Today's Ideas:

    IMPORTANT : Below is what we're looking at currently, but pay attention to our UPDATES on the side of each page for actual entry/exit times and prices. Refresh pages often! You will witness our winners AND losers; something that is rare in our business.    TO VERIFY ACTUAL PRICES AND TIMES, PLEASE CLICK ON  A TICKER ENTRY TO THE RIGHT.  ALL TRADES, WHEN THEY OCCURED, ARE VIEWABLE.  Whenever possible, we have included the ETF symbol for those who are not experienced trading futures, etc.

    Friday, July 18, 2008

    Now what?

    Almost everybody expected a rally after the beating stocks have taken for the last 6 weeks or so, and it's finally materialized. The question is, "where do we go from here?" It has been my experience that the stronger the move (in this case lower), the more likely it is to continue in the same direction, or at least damper the reactive bounce. So far this theory seems to be holding, as stocks will need time to work higher. I remain long stocks via the EWZ etf.

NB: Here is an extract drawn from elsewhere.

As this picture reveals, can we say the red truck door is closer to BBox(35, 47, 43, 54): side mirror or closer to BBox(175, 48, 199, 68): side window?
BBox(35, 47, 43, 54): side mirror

    Regular readers know my trading is based more on expected direction than price levels, and that I feel most financial instruments are highly correlated with each other. Lately we've seen many disconnects in traditional relationships, and this means I might have to examine individual ideas in more detail. Importantly, when this occurs, it typically spells less opportunity overall in the markets. It's probably a function of decreased momentum in specific asset classes. In any case, it's not a healthy market when the weakest names (financial stocks) rally the hardest, while the recent leaders sell off sharply. Rotation like this makes trading more difficult, as I refuse to buy US financial companies at this time. This simple rule has spared me lots of capital.

    There continues to be a lack of rational discussions in the current turmoil. I've been well served with my reduced positions, observing from the sidelines. That said, trading accounts briefly hit all time highs Wednesday. This results from my utter refusal to "chase" or pay up for stocks. Patience is rewarded. If you feel out of control, or that you're "slipping", sit tight until you are able to trade from a position of strength and confidence.

    Regarding specific ideas, I continue to be long stock (EWZ) with my stop in place. For now, I am not adding to this position, but if it gains traction I might get heavier. I intend to get involved in agricultural commodity futures in the next several days (corn and/or soybeans). Bonds have treated me decently lately, and I'll look to re-short on significant bounces, with my eye on that long term setup I've discussed before. If stocks can continue to rally a bit, I'm also keen on re-shorting equities such as the IYR and IWM (via the etfs SRS, and TWM). Keep an eye on the ticker, as I report trades there first. Honestly, I got started on the wrong foot this last time around, as I missed the huge decline the last 6 weeks. As my system dictates buying weakness and selling strength, I was forced to consider my "next best ideas", which are reflected in my current positions. That's how I got long stock when I'm really leaning towards the bearish story. When account equity hits all time highs, it's best to have it explode higher, and this was not the case. As my accounts hover around the high water mark, I hope to have more to share with readers. It should stay interesting, if unpredictable.